# TO BE DONE
A. From the forum thread on pulling the source file name out of mzXML data, copy word for word the passage that begins with the words "Try something like" and stops after the words "is the same.".
B. Go on with the forum thread about getting the original Waters file name from mzXML data, picking up after its last sentence.

-- Begin QUOTED PASSAGE --

Hi,
I'm converting Waters data to .mzXML using msconvert, then loading it to xcms as raw data (something like, spec.raw <- xcmsRaw("spec.mzXML", profstep=0.001, profmethod="bin")). I would like to be able to extract metadata on the original Waters .raw file from which the .mzXML was taken; I know this is stored, as I can see it if I load the mzXML using readMzXmlFile (stored at specsm$metaData$parentFile[[1]]$fileName), but I havne't figured out how to get it out of xcms.
Any suggestions?
Thanks very much,
Andy
[edit: Or any other clever way to get the data out, without using the route I have been, since it takes about 10 mins to load the > 200 Mb files]
you don't have to read the entire file if the information you want is contained in the header.
Try something like
filepath <- "mydata.mzXML"
con <- file(filepath, "r")
txt <- readLines(con, n=50) ## only reads the first 50 lines, should only take milliseconds
close(con)
line <- grep("fileName",txt,fixed=T) ## find the line that contains the file name
if (length(line) >0) { ## found it
res <- strsplit(txt[line], ...) ## extract the result using strsplit etc.
}
I'll have a crack.
Thanks,
Andy
I have worked quite extensively with XML itself in R, actually on mzML files and not on mzXML files, but the principle is the same.
It is a very versatile method to get a lot of additional data out.
A code snippet I used, this one reads out the instrument configuration sections from a mzML file (the mzXML files are simpler, in general. Just open it as a text file and you can easily orient yourself in the structure)

-- End QUOTED PASSAGE --
-- Begin RECORDS SHOWN --

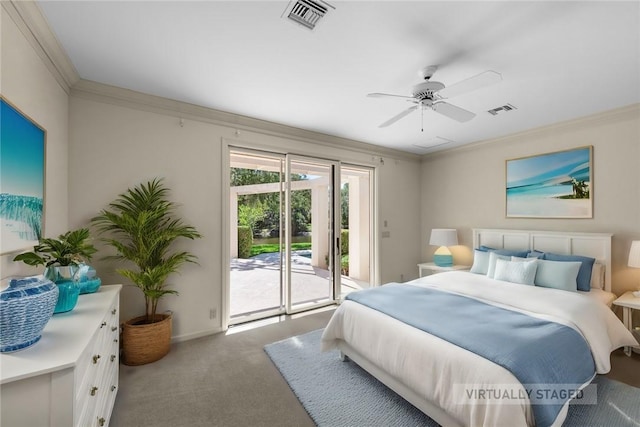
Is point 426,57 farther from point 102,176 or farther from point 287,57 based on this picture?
point 102,176

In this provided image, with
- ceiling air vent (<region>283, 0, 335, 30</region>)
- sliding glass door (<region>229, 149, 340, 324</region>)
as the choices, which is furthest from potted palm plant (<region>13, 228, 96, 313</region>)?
sliding glass door (<region>229, 149, 340, 324</region>)

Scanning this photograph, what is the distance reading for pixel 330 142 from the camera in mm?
4254

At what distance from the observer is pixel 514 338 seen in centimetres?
176

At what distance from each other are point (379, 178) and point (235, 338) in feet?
11.0

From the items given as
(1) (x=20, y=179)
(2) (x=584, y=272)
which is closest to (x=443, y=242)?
(2) (x=584, y=272)

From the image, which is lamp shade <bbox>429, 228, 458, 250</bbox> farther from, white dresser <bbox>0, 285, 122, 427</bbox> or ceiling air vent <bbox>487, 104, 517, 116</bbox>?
white dresser <bbox>0, 285, 122, 427</bbox>

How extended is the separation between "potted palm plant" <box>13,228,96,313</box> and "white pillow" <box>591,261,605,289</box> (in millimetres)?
4811

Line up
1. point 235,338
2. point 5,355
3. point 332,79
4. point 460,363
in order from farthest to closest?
point 235,338, point 332,79, point 460,363, point 5,355

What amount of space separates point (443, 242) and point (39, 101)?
4.97 meters

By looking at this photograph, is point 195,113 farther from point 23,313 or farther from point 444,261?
point 444,261

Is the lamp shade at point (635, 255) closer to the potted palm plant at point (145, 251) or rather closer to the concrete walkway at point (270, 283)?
the concrete walkway at point (270, 283)

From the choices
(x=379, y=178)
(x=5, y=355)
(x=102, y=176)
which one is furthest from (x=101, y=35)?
(x=379, y=178)

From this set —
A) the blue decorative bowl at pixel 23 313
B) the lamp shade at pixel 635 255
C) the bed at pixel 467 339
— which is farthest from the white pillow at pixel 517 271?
the blue decorative bowl at pixel 23 313

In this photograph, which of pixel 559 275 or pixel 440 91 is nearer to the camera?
pixel 440 91
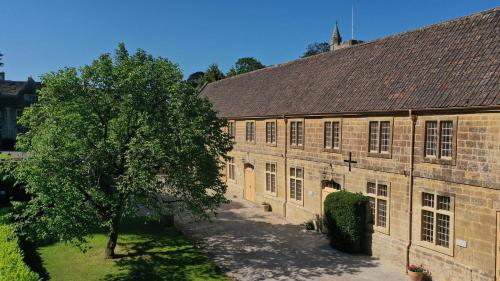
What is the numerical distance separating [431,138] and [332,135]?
620 cm

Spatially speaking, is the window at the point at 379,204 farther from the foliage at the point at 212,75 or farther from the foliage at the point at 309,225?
the foliage at the point at 212,75

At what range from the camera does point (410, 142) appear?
617 inches

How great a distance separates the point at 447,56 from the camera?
1638 cm

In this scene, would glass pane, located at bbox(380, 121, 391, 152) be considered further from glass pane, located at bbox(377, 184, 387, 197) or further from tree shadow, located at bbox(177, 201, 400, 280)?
tree shadow, located at bbox(177, 201, 400, 280)

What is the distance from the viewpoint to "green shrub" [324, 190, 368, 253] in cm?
1766

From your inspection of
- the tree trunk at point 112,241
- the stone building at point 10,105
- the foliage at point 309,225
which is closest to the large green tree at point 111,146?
the tree trunk at point 112,241

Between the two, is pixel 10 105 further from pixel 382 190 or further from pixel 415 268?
pixel 415 268

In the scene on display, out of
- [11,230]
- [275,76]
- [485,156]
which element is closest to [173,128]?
[11,230]

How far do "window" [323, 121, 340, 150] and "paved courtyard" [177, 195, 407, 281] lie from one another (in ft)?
16.2

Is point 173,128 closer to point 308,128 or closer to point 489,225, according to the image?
point 308,128

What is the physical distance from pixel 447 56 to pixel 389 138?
4.21 meters

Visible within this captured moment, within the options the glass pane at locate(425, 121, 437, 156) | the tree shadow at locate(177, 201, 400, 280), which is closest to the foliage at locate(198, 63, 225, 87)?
the tree shadow at locate(177, 201, 400, 280)

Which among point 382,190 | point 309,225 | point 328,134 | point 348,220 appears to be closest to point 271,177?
point 309,225

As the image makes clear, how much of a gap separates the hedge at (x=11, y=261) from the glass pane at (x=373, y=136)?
1406 centimetres
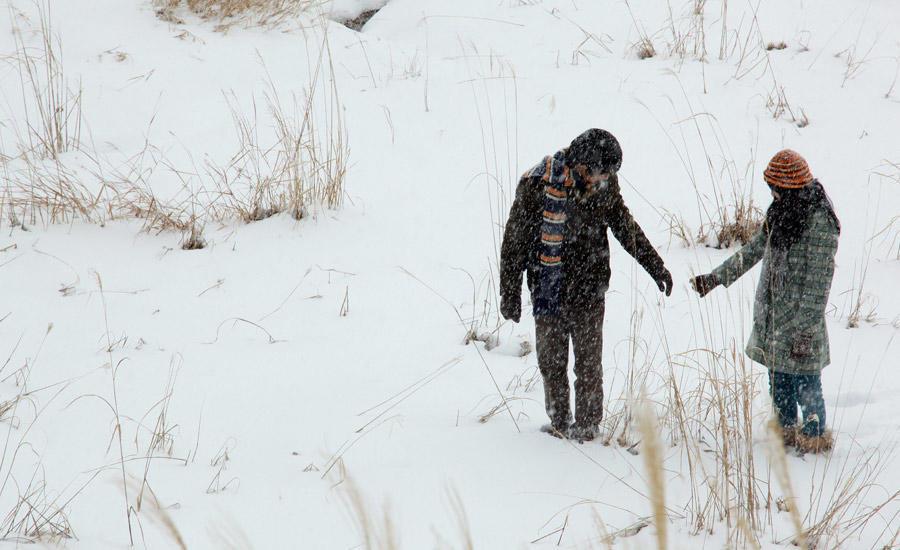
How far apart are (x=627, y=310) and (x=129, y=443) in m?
2.81

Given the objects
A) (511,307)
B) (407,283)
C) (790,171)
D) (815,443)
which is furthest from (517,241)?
(407,283)

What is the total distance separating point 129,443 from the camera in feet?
10.2

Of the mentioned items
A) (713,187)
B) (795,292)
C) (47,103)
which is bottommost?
(713,187)

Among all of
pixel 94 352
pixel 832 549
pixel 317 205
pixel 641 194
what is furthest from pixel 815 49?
pixel 94 352

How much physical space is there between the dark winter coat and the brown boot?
97 cm

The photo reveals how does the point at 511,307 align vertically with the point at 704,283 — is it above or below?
below

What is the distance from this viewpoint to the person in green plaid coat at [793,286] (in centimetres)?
303

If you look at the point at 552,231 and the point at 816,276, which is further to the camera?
the point at 816,276

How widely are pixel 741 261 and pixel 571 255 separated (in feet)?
2.27

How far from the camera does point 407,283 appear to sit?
4793 millimetres

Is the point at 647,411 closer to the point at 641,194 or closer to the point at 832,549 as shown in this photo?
the point at 832,549

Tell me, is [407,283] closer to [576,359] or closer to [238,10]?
[576,359]

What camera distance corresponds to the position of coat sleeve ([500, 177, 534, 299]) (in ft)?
9.85

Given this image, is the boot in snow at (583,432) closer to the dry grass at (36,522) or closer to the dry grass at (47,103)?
the dry grass at (36,522)
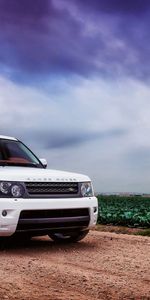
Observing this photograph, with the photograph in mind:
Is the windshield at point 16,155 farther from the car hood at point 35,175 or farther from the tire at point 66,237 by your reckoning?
the tire at point 66,237

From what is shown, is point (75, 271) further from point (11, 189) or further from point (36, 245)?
point (36, 245)

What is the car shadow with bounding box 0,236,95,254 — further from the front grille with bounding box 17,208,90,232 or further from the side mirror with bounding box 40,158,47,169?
the side mirror with bounding box 40,158,47,169

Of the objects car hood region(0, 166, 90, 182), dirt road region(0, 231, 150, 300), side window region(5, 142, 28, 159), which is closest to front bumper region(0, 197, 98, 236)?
car hood region(0, 166, 90, 182)

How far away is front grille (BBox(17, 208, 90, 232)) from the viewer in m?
8.24

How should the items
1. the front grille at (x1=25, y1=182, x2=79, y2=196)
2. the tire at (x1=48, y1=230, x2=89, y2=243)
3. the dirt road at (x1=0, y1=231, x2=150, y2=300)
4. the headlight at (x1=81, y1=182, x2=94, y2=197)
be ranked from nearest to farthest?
the dirt road at (x1=0, y1=231, x2=150, y2=300) < the front grille at (x1=25, y1=182, x2=79, y2=196) < the headlight at (x1=81, y1=182, x2=94, y2=197) < the tire at (x1=48, y1=230, x2=89, y2=243)

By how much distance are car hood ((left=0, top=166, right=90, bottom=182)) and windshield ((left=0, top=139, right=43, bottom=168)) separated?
1.04ft

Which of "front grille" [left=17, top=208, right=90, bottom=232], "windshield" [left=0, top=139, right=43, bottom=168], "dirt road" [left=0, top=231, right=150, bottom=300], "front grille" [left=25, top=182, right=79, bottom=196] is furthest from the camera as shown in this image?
"windshield" [left=0, top=139, right=43, bottom=168]

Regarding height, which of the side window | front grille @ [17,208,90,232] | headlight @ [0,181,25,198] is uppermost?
the side window

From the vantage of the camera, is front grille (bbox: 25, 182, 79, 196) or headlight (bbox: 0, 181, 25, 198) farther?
front grille (bbox: 25, 182, 79, 196)

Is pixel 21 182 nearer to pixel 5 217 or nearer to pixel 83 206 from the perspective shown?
pixel 5 217

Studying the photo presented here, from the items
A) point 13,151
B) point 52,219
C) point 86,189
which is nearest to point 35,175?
point 52,219

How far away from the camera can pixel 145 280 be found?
6727 mm

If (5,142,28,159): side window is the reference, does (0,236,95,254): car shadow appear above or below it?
below

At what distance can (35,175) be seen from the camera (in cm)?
849
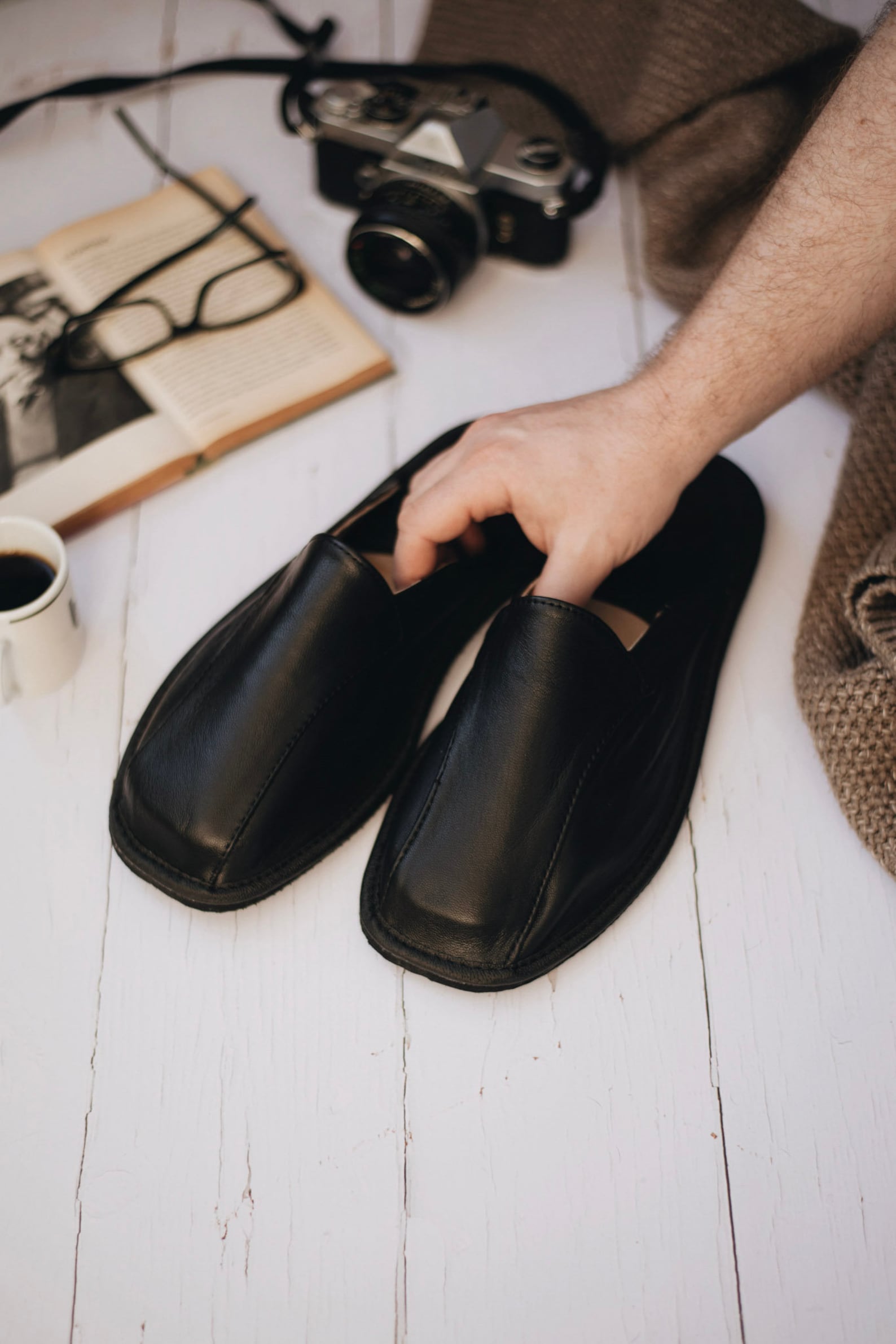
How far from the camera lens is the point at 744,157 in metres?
0.83

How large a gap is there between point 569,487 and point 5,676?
390mm

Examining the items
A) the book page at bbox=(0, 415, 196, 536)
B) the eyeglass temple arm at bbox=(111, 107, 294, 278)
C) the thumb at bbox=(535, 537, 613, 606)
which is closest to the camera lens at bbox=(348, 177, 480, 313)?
the eyeglass temple arm at bbox=(111, 107, 294, 278)

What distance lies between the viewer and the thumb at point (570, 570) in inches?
25.5

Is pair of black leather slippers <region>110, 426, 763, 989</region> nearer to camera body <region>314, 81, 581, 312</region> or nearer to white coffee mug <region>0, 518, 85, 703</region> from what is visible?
white coffee mug <region>0, 518, 85, 703</region>

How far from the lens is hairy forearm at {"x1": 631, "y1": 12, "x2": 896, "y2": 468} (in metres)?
0.61

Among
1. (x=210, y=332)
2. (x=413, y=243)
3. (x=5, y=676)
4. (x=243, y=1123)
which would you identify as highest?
(x=413, y=243)

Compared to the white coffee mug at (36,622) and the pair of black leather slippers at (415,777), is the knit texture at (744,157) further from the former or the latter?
the white coffee mug at (36,622)

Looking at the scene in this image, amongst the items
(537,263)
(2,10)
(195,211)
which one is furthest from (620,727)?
(2,10)

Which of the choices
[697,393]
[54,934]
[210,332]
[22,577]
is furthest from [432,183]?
[54,934]

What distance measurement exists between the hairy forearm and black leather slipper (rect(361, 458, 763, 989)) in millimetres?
180

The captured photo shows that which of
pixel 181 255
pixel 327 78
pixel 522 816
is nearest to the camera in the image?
pixel 522 816

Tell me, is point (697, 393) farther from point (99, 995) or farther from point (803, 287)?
point (99, 995)

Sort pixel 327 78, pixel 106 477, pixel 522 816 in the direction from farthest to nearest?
pixel 327 78
pixel 106 477
pixel 522 816

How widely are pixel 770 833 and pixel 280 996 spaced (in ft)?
1.14
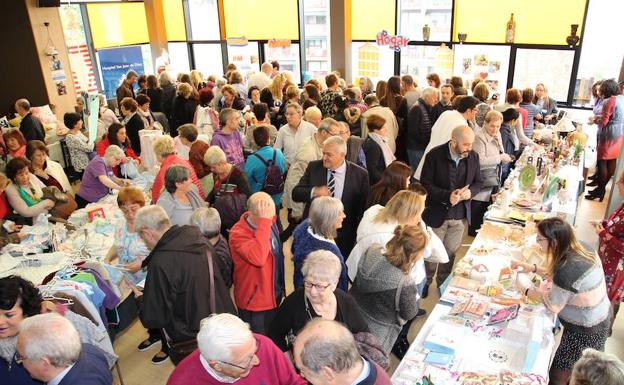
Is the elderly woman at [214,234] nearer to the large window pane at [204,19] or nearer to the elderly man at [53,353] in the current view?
the elderly man at [53,353]

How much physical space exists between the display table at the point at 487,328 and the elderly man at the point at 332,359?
762 mm

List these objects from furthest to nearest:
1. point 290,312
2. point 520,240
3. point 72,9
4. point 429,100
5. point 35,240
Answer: point 72,9 → point 429,100 → point 35,240 → point 520,240 → point 290,312

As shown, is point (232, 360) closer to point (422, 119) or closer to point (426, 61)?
point (422, 119)

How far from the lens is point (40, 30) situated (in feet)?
28.8

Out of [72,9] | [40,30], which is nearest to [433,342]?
[40,30]

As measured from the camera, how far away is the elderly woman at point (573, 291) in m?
2.71

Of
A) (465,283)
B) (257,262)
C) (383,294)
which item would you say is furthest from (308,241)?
(465,283)

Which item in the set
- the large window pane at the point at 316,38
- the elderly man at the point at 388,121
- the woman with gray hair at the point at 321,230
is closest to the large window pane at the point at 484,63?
the large window pane at the point at 316,38

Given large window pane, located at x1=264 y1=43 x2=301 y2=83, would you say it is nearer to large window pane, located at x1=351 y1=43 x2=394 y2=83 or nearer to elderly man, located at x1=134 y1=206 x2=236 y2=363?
large window pane, located at x1=351 y1=43 x2=394 y2=83

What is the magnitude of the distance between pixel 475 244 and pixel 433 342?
137cm

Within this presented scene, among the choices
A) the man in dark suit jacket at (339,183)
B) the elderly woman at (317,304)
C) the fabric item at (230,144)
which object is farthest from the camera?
the fabric item at (230,144)

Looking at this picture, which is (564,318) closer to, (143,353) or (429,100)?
(143,353)

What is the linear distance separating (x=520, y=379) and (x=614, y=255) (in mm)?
1691

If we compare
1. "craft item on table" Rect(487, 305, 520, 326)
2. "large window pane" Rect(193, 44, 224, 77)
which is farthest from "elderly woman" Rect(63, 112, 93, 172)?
"large window pane" Rect(193, 44, 224, 77)
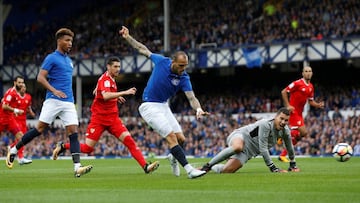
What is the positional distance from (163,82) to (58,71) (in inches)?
95.2

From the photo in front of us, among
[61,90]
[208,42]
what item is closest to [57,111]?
[61,90]

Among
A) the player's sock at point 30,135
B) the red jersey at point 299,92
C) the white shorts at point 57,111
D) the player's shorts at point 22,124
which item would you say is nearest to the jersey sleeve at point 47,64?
the white shorts at point 57,111

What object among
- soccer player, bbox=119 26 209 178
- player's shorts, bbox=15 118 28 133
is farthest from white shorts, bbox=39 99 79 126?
player's shorts, bbox=15 118 28 133

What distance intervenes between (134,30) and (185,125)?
12.0 m

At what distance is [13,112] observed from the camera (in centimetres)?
2433

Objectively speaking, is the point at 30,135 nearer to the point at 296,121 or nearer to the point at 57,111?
the point at 57,111

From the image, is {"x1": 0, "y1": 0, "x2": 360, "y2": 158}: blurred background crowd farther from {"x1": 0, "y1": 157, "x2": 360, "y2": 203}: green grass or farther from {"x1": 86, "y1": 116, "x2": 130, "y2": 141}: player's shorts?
{"x1": 0, "y1": 157, "x2": 360, "y2": 203}: green grass

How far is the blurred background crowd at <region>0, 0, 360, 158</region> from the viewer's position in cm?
4128

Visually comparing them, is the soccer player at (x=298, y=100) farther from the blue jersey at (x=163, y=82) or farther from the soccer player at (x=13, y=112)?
the blue jersey at (x=163, y=82)

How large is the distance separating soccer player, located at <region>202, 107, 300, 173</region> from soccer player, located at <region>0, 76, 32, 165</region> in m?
8.60

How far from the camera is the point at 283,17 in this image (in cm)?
4647

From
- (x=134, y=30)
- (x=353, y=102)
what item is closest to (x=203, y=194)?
(x=353, y=102)

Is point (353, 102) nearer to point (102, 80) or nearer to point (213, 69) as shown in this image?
point (213, 69)

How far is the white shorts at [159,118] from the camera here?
1512 centimetres
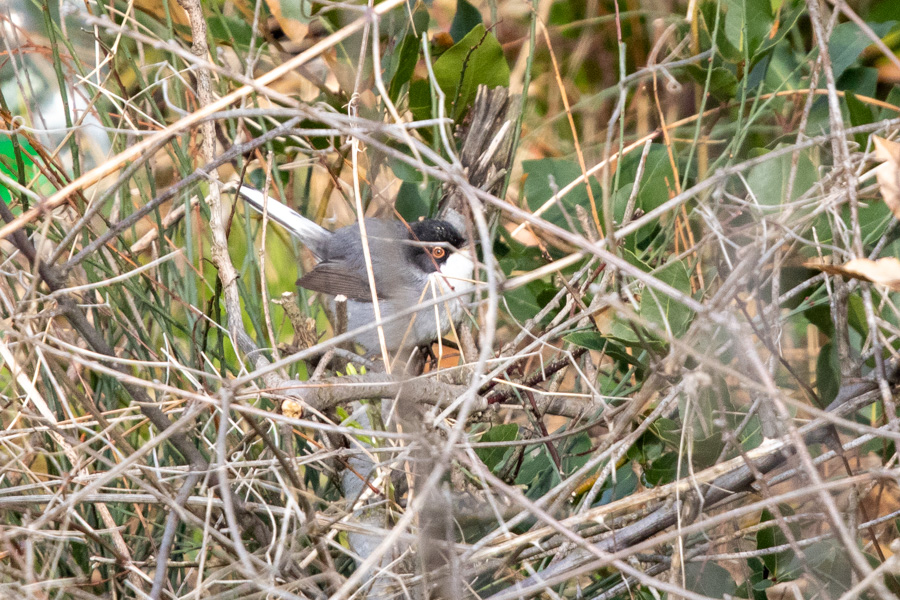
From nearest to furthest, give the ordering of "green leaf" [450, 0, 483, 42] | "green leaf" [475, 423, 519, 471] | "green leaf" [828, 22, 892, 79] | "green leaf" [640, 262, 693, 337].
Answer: "green leaf" [640, 262, 693, 337] < "green leaf" [475, 423, 519, 471] < "green leaf" [828, 22, 892, 79] < "green leaf" [450, 0, 483, 42]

-- End RECORDS SHOWN --

# THE RESULTS
A.
Try something like
filepath <- "mydata.mzXML"
con <- file(filepath, "r")
txt <- readLines(con, n=50) ## only reads the first 50 lines, should only take milliseconds
close(con)
line <- grep("fileName",txt,fixed=T) ## find the line that contains the file name
if (length(line) >0) { ## found it
res <- strsplit(txt[line], ...) ## extract the result using strsplit etc.
}
I'll have a crack.
Thanks,
Andy
I have worked quite extensively with XML itself in R, actually on mzML files and not on mzXML files, but the principle is the same.

B.
package(XML)
openXML.mzML <- function(filename)
{
mzml <- xmlTreeParse(filename, asText=F, useInternalNodes=T,
fullNamespaceInfo=T,useDotNames=T)
return(mzml)
}
getConfigs.mzML <- function(mzml)
{
instrumentConfigs <- getNodeSet(mzml,
"/m:indexedmzML/m:mzML/m:instrumentConfigurationList/m:instrumentConfiguration",
c(m="http://psi.hupo.org/ms/mzml"))
configs <- t(sapply(instrumentConfigs, function(ic){
id <- xmlAttrs(ic)[["id"]]
analyzer <- getNodeSet(ic, "m:componentList/m:analyzer/m:cvParam",
c(m="http://psi.hupo.org/ms/mzml"))
analyzerName <- xmlAttrs(analyzer[[1]])[["name"]]
analyzerMSO <- xmlAttrs(analyzer[[1]])[["accession"]]
return(c(id, analyzerName, analyzerMSO))
}))
rownames(configs) <- configs[,1]
colnames(configs) <- c("ID", "name", "ontology")
return(configs)
}
Thank you people. I have sorted out what I wanted to do using Ralf's suggestion, and thanks to meow for the suggestion - good learning.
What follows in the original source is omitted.